中山道の中津川宿から、大井宿までは、約三里(10km強)の距離で、
いくつかの丘を登り降りする道 である。
中山道も木曽路を過ぎて馬籠宿から中津川宿・大井宿に来ると、
小高い丘をいくつも横切って進む道となり、起伏は多いが空が広く展望の良い道となり、
恵那山や御嶽山を見続けて歩くことのできる道となる。
そのため昔の旅人はこの道を 「尾根の道・眺めよし」 といっている。
中山道を辿り、大井宿の江戸側入口から京側入口まで、遺跡を辿ってみたい。
恵那市にあった大井宿は、江戸時代は大井村に所属していた。
大井村が江戸側の接していたのが、中津川市茄子川の坂本地区であった。
ここから、大井宿を歩いていく。
坂本地区から、恵那市大井町に入ると、「中山道 是より大井」
と刻まれた、 大きな石碑が建っている。
<ここから、大井宿(恵那市)である。
「広久手坂」 と書れた石碑がある坂を登りていく。
右側の道脇に、 三面八臂馬頭観音像 が祀られている。
「 三面八臂馬頭観音像は、胴体が一つに、頭が三つあるものである。
馬頭観音にはこれまで多く出逢ったが、このタイプは少ない。
大正十四年(1925) 長国寺悦音和尚が、 旅人の道中安全と悪人と悪病
を防ごうと、開眼供養したものである。 」
下りになると、右側の斜面に、 「中山道岡瀬坂」 の標石がある。
岡瀬坂を下り切ると、左側の大ヒノキの根方に、
社宮司(しゃぐうじ) の石祠が二社祀られている。
社宮司は、信州の諏訪が発祥地とする土地信仰の神で、木の神とされる。
岡瀬沢交差点を横断すると、左側に大きな石燈籠、右に 「岡瀬澤碑」 がある。
ここが岡瀬澤村の東口であったことを示している。
大きな石燈籠は、追分常夜燈である。
石燈籠の竿石には、「ひだりあきばみち」 と刻まれていて、遠州秋葉山への道であることを示す。
「 秋葉道は、荷役用の牛が行き来していたところから、
うしみち と呼ばれ、村内には茶屋や馬宿がありました。
岡瀬沢交差点を右に進むと、左側に岡瀬澤村の氏神である、富士浅間神社がある。
貞享二年(1685)の創建で、池に湧き出る霊泉は、女性の病に霊験あらたかである。
八月の例大祭には、三河万歳の系統を引く七福万歳が、奉納される
(恵那市の無形民俗文化財指定)。 」
右側の 「中山道岡瀬澤」碑 の中に、「中山道岡瀬沢」 の説明板が埋め込めれている。
説明板「岡瀬沢」
「 岡瀬沢は、江戸時代の初期には、岡瀬沢新田とか、大井村枝郷といっていた。
その後、次第に中山道沿いに家が集まり、幕末から明治にかけては約三十軒になり、
茶屋や馬宿を営む家もあった。
鉄道が開通してからは養蚕や桑の木つくりで、美濃の模範になった。 」
濁川を筋違橋で渡る。

· · · · · · ·

## 課題のねらい
上に示した中山道大井宿の道中記を、「濁川を筋違橋で渡る。」の次から書き進めなさい。

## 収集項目
· · · · · · ·

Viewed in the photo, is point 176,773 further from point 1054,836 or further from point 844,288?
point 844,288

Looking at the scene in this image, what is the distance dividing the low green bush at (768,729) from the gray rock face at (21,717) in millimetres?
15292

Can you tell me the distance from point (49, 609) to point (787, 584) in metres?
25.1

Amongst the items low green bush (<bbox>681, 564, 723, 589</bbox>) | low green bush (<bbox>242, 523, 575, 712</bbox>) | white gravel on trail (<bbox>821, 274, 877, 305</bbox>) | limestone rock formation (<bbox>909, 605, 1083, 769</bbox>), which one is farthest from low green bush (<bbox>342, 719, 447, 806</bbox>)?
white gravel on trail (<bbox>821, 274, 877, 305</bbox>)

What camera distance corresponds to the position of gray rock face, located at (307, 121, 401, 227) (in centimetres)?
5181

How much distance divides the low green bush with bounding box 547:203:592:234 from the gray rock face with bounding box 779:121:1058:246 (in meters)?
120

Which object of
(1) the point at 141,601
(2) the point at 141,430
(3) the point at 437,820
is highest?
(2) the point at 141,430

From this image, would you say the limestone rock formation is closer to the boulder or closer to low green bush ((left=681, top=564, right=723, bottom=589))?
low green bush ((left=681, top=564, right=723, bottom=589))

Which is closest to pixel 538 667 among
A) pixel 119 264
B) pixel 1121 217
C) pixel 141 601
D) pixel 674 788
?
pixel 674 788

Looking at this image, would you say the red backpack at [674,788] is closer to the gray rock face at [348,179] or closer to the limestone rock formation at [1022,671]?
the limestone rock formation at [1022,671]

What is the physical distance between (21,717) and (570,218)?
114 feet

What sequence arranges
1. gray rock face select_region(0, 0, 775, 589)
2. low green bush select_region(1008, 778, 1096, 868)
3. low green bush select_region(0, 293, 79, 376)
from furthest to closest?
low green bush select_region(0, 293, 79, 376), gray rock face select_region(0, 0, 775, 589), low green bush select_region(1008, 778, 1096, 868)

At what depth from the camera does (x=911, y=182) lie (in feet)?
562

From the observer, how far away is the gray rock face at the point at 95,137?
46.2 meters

· · · · · · ·

## 課題の解答
川の流れに対して、斜めに架橋されているところから、 筋違 の名がついた。
この橋は長さ六間、幅二間で欄干付の板橋でした。
次いで、左に入ると、岡瀬沢観音堂があり、境内には石仏石塔がある。
緩やかな上り坂を進むと、集落のはずれ左側に庚申塔がある。
岡瀬沢は庚申講が盛んで、今も庚申講が行われていると紹介されていた。
先の右側にも庚申塔がある。
二百メートル程歩くと坂になった。
上り坂を進むと、県道410号は左にカーブするが、ここを直進し、石畳風の歩道に入り、
正面の階段を上る。
この階段が、甚平坂である。
甚平坂は、距離は短いが、急な坂道だったので、
江戸時代には嫌がられた坂だったといわれる。
急な坂なので、江戸時代には、頂上付近と麓、そして、広久手に茶屋が置かれた。
頂上付近の茶屋を「甚平茶屋」といったが、今はなく、その跡には甚平坂公園ができ、
トイレと展望台がある。
公園内には、トイレや屋根付きのベンチと、
安藤広重が描いた 「大井宿」 の浮世絵を彫ったレリーフがある。
安藤広重は、木曽海道六十九次之内 大井 として、雪の甚平坂を描いている。
「 甚平坂は、鎌倉時代、源頼朝の家臣で、信濃根津の郷の城主
・根津甚平是行(禰津次郎惟之) に由来する名称である。
甚平坂は距離は短いが急な坂道で、長い間旅人には嫌われて
いたが、明治になってようやく少しなだらかな坂道となった。
明治十三年六月、明治天皇
が伊勢方面視察のため、中山道を通ることになった。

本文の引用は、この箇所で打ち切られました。